• **Task statement**:
Extend the worked solution below on the a.c. circuit with elements X and Y, picking up right after its last sentence.

• **Given passage**:
----------

Question

A circuit element X when connected to an a.c. supply of peak voltage 100 V gives a peak current of 5 A which is in phase with the voltage. A second element Y when connected to the same a.c. supply also gives the same value of peak current which lags behind the voltage by \(\frac{π}{2}\). If X and Y are connected in series to the same supply, what will be the rms value of the current in ampere?

• A. \(\frac{10}{√2}\)
• B. \(\frac{10}{√2}\)
• C. 5√2
• D. \(\frac{5}{2}\)

Answer 1

The Correct Option is D

To solve this problem, we first need to understand the behavior of the two elements X and Y when connected to an AC supply:

Element X gives a peak current of 5 A which is in phase with the voltage, meaning X behaves purely resistively. Therefore, the impedance of X is given by: 

\(R_X = \frac{V_{\text{peak}}}{I_{\text{peak}}} = \frac{100}{5} = 20 \, \Omega\).

Element Y gives a peak current of 5 A which lags the voltage by \(\frac{π}{2}\), indicating that Y behaves as a pure inductor. The impedance of Y (inductive reactance \((X_L)\)) is:

\(X_L = \frac{V_{\text{peak}}}{I_{\text{peak}}} = \frac{100}{5} = 20 \, \Omega\).

----------

• **Raw data**:
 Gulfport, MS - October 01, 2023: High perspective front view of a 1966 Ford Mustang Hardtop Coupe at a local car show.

----------

• **Answer for this exercise**:
Now, when X and Y are connected in series, the total impedance \((Z_{\text{total}})\) is the vector sum of the resistive and inductive reactances:

\(Z_{\text{total}} = \sqrt{R_X^2 + X_L^2} = \sqrt{20^2 + 20^2} = \sqrt{400 + 400} = \sqrt{800} = 20\sqrt{2} \, \Omega\).

The peak current \((I_{\text{peak, total}})\) for the series circuit is given by:

\(I_{\text{peak, total}} = \frac{V_{\text{peak}}}{Z_{\text{total}}} = \frac{100}{20\sqrt{2}} = \frac{5}{\sqrt{2}} \, \text{A}\).

The RMS (root mean square) value of the current is:

\(I_{\text{RMS}} = \frac{I_{\text{peak, total}}}{\sqrt{2}} = \frac{5/\sqrt{2}}{\sqrt{2}} = \frac{5}{2} \, \text{A}\).

Thus, the correct answer is \(\frac{5}{2}\) amperes.

Answer 2

R=\(\frac{100}{5}\)=20 Ω
XL=\(\frac{100}{5}\)=20 Ω
When in series
\(z=\sqrt{202+20^2}=20√2 Ω\)
i=\(\frac{100}{z}\)=\(\frac{100}{20√2}\)=\(\frac{5}{√2}\)
Then, the rms value of the current
i_rms=\(\frac{1}{√2}i\)
=\(\frac{5}{2}\)
So, the correct option is (D): \(\frac{5}{2}\)